Death and Destruction in the Garden

Death and Destruction in the Garden


I love my English Garden.  It has numerous plants in it I haven’t even identified yet and they delight me when they suddenly bloom at odd times during the year.  Also, I have spent a good deal of time in the garden putting in new plants and working on the old ones and doing general gardening type things, EXCEPT the weed pulling and cutting grass and raking leaves which I hate and for which we have a gardener.  Love my gardener too as he lets me know which plants are weeds and should be removed or when to put in bulbs of one kind or another.  That said, be advised that I have a very dark brown thumb, almost black, in that in other locations we have lived, my garden has never prospered or done well and I am very good at killing things, like the very plants that are now blooming voraciously.  Now that this dark secret about me is out in the open, my English garden seems to forgive my dark brown thumb and things grow in spite of it so another reason to love it.
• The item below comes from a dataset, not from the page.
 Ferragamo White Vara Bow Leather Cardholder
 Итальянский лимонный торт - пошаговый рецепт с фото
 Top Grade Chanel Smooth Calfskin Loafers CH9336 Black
Last week I found some dahlias on sale at the local nursery and couldn’t resist getting a 6 pack and sticking them wherever I could find an empty spot.  They were doing quite well last week in their new homes.  However, this week, it looks as if war has been declared on them.  Every blossom was gone and every leaf eaten clean away.  I have a green stick with smaller green sticks sprouting out of in in each place where previously there was a nice dahlia blossom.  And the destruction did not appear to be limited to the one species.  Some of my lilies looked to have some munch marks on them and the potato vine.  As I walker further around my house, I could see the hop plant had a few signs of destruction too.  Some killers stalk my garden.


I have the means and technology and money to spring for the best to get rid of   these monsters of death.  Normally, I like to live and let live but when it comes to my garden, I am going to blast away the slugs and snails that come to feast on my hard work.  It’s not easy keeping things alive with a dark brown thumb and I don’t need the help to kill something.  I’m sure that the slugs and snails have a purpose but I haven’t figured out what it is yet.  So out comes the slug killer and I sprinkled it around my plants yesterday while evilly thinking of death to the guerrillas.
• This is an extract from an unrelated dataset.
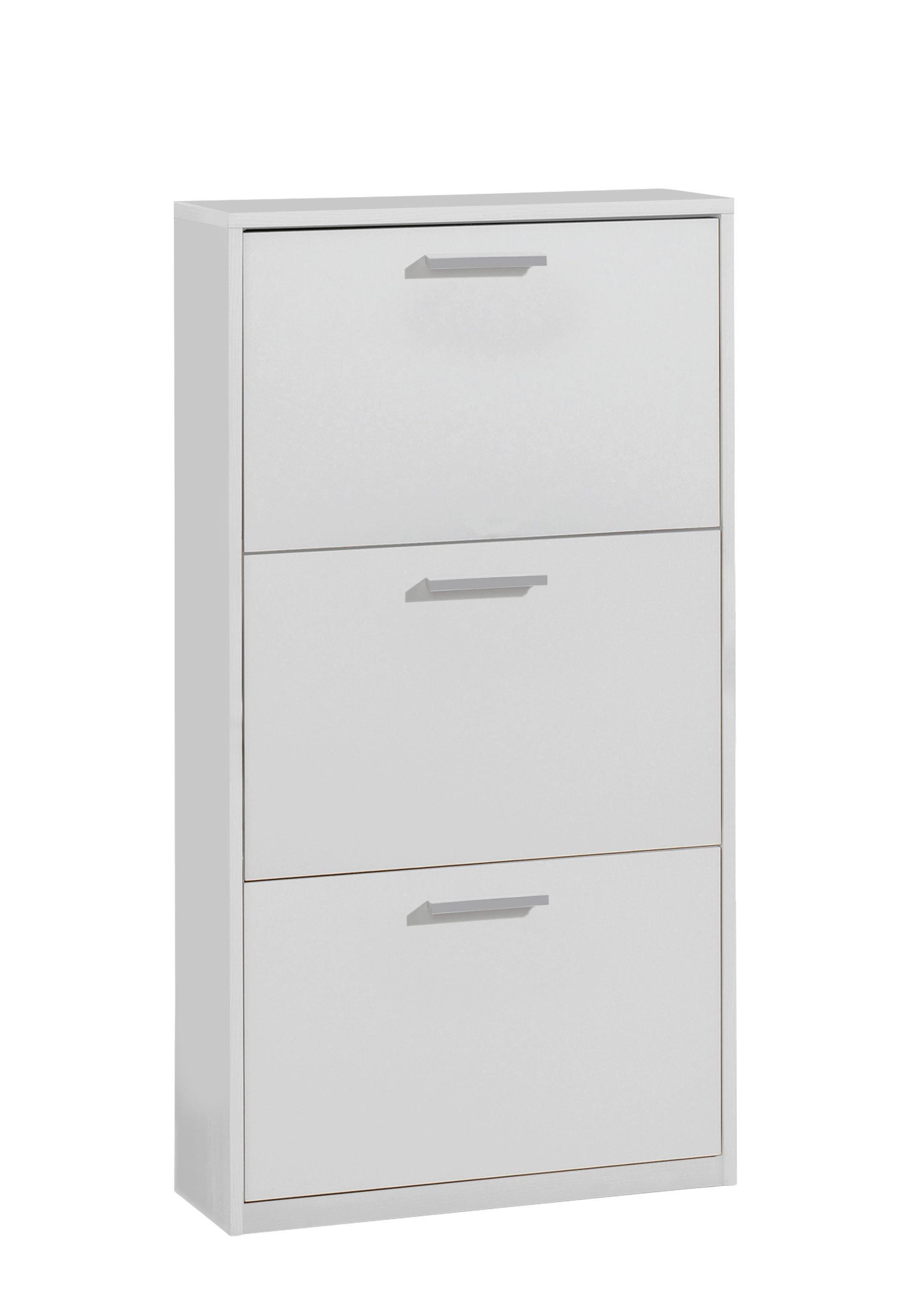 Cipősszekrény Tiger 3 64/119,7cm - fehér, Konventionell, faalapú anyag (64/119,7/26cm)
YUCK.  I am the dispenser of death to these slugs but I don’t want to see it.  I am faint of heart when it comes to the actual visual effect.  I want to kill in the darkness and have them tidily slither away to die in a dark corner and fertilize my garden.  So I was less than delighted when I came home from dropping my husband off at work and found two huge banana slugs (not sure what they are called here but they are big and evil looking and nasty looking and BIG and slimy and nasty) that had crawled out of the garden and onto the brick wall, probably hoping to evade death and destruction by escaping the pellets of poison.  It was too late for them though and they were busy releasing their slime on my brick wall as they crawled to their death.  It is their death curse to release as much slime as possible.  Ugh.  Several of their smaller cousins were there too.  Take that to me they seemed to be saying!  Kill us but we will slime to the final end!  I managed to scoop them all onto a paper and stomped them to ensure their immediate death.  I didn’t want them to suffer long agonizing death throes.  I am not a monster after all.
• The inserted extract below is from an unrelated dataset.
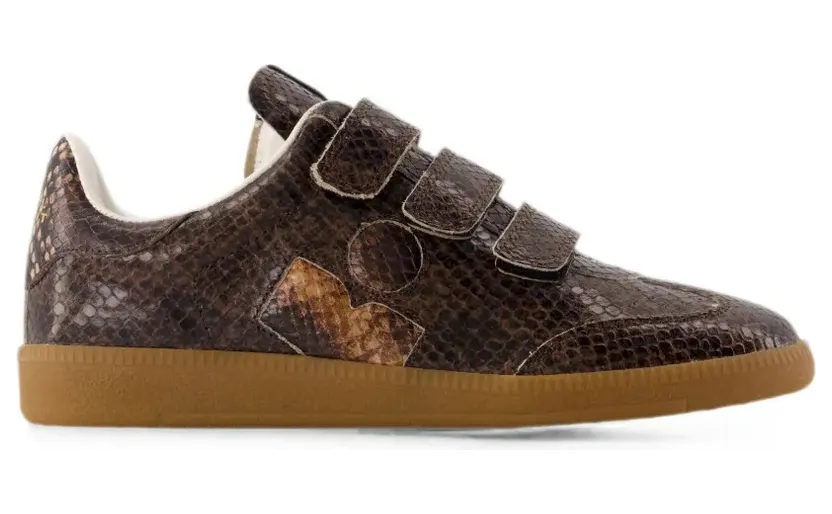 ISABEL MARANT Beth snakeskin-effect touch-strap – Bruin (BK0013FAD3E10SMACT)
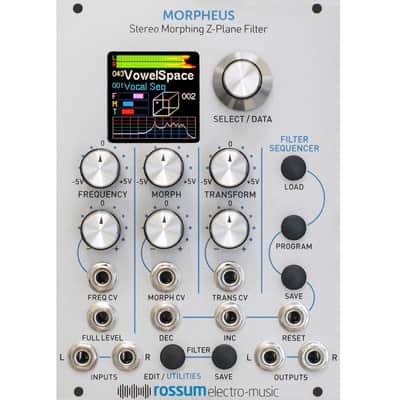 Rossum Electro-Music Morpheus Stereo Morphing Z-Plane Filter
The deed is done.  I put out more slug killer in case I missed a spot.  But now my brick wall is slimed and I have no clue how to get it off of the bricks.  The slime seems almost permanently adhered to the bricks and it’s thick and gooey and just all around ugly.  I am not touching it at all.  This is England, after all.  It will rain a lot this week or next and hopefully Mother Nature will forgive me for slaying some of her noxious creatures and clean my brick wall for me.


The war continues I know.  Some will escape and come back for the next round of munching on my precious plants.  The scents must call to them and they probably come marching up from the golf course and the woods to the lure of my plants.  I’ll get them though.  I’ll get them.